Algeria expects oil production to remain steady in 2011, while liquefied natural gas (LNG) supply contracts will be met despite reduced capacity, the head of state-owned energy giant Sonatrach said on Tuesday.

"We will stick to oil production which will be practically the same as in 2009 and 2010," Sonatrach chief executive Nourredine Cherouati told a news conference.

The North African OPEC member supplies about 20 percent of Europe's natural gas and is the world's eighth-biggest exporter of crude oil, pumping 1.25-1.27 million barrels per day in November and December, according to a Reuters poll.

Despite an "incident" at one LNG plant which cut capacity in late 2010, Algeria still produced 31 billion cubic metres of super-cooled gas last year, Sonatrach said, and has enough capacity to meet its all its supply contracts.

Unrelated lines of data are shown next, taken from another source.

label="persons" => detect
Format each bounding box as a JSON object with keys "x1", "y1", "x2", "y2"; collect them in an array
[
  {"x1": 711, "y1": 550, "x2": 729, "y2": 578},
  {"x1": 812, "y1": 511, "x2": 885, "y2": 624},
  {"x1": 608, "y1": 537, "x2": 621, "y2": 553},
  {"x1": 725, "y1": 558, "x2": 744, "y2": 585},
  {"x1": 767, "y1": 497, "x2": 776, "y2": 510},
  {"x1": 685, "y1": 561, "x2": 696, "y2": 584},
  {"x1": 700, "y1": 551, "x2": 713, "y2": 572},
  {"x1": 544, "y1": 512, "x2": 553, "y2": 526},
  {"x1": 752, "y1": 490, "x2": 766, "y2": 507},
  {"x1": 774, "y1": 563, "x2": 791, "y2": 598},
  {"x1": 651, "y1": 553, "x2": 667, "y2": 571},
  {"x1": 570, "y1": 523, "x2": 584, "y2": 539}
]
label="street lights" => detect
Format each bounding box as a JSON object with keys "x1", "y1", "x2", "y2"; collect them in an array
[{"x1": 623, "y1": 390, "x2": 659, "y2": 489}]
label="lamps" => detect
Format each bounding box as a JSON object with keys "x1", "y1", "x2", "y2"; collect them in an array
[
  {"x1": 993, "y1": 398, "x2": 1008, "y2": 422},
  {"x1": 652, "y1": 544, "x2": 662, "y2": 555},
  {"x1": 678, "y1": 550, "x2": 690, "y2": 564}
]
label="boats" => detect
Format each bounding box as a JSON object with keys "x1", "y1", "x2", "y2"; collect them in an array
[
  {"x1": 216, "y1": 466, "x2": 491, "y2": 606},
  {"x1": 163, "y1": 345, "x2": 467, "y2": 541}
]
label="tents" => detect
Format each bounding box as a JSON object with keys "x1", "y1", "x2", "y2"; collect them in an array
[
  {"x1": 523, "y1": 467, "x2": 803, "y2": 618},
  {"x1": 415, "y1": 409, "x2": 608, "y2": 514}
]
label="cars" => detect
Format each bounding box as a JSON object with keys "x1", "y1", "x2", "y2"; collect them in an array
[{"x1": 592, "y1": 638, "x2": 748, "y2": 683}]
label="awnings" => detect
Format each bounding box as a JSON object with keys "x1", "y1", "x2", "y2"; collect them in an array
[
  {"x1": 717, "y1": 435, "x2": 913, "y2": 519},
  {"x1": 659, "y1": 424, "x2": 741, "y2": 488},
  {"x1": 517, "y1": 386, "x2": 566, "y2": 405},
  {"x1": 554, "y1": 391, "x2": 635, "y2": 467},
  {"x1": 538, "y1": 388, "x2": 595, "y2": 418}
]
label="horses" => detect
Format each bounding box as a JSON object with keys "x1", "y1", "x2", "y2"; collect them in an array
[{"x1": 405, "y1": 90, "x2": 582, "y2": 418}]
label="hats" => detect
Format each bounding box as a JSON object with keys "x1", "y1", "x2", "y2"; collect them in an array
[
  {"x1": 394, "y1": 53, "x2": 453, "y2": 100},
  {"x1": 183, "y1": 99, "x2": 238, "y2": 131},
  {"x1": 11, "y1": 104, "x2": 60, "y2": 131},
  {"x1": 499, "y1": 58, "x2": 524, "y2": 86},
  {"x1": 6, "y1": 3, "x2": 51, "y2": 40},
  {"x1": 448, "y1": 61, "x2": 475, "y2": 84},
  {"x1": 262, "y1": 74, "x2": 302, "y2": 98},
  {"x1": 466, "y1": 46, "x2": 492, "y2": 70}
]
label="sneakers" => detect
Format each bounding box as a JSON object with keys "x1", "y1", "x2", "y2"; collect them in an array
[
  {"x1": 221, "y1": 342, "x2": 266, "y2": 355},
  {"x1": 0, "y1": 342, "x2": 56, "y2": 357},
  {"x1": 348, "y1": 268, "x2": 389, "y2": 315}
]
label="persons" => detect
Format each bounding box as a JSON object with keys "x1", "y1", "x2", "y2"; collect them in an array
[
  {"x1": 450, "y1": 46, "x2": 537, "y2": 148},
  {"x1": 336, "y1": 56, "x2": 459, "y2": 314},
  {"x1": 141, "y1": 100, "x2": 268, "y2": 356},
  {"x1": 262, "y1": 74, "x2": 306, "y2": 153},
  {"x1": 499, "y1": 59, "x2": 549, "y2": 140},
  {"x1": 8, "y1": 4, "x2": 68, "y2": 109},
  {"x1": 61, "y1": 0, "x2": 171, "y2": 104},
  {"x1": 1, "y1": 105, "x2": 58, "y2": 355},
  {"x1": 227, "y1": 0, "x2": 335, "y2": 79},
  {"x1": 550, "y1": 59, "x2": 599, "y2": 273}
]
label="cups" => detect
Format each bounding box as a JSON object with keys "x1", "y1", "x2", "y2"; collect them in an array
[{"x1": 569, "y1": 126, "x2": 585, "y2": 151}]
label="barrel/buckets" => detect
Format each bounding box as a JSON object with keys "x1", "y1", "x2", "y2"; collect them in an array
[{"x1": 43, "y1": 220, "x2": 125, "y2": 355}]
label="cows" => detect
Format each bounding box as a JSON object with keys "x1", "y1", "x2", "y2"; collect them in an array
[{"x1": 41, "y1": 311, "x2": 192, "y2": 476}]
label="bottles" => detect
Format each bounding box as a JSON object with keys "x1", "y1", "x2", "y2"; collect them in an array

"We have the capacity to meet the demand on the market," Cherouati told reporters when asked about the incident last year. ,

"We have sufficient capacity in relation to our contractual obligations so we have taken the decision to stop the first liquefaction plant that we have," Cherouati said.

CAMEL CLOSE DOWN

The plant in the port of Arzew, officially called GL4Z but commonly known as Camel, is the oldest LNG export facility in the world and is too inefficient to be profitable in the current market, he said. Sontrach has three LNG plants at Arzew and one at Skikda.

Cherouati said he expected the much-delayed Medgaz gas pipeline to Spain to be operational by mid-February.

Algeria has been sending a lot of its LNG to Europe over the last few years after buyers in the United States lost interest in imported gas because of booming North American shale gas production.

Although rising demand in China, the Middle East and South America has helped support LNG sales, gas prices in most markets, particularly the United States, are still well below levels seen before the global financial crisis slashed industrial energy demand in early 2008.

Increased capacity in Qatar, the world's largest LNG exporter, and plentiful alternative gas production in North America has added piled further pressure on gas prices.

But prices are widely expected to rise over the next decade as higher demand, especially in Asia, slowly absorbs the glut.

Cherouati said Sonatrach had not decided whether to buy assets in Algeria which Britain's BP has put up for sale to help pay for the Gulf of Mexico oil spill in early 2010.

"We have not decided yes or no whether we will exercise our right of pre-emption," Nourredine said.

Russian oil company TNK-BP has said it is interested in BP's Algerian assets, which include stakes in two major gas-producing fields, but Sonatrach has the right of first refusal.

Sonatrach, which some analysts say has under-invested in new oil and gas projects, has set a target of doubling the number of exploration wells, Cherouati said. He did not say how the increase would be achieved or give a timetable.

Asked if there were any plans to speed up exploration by making the terms on offer for foreign investors more attractive, he said: "That is a question that you have to ask the state... The state is my employer."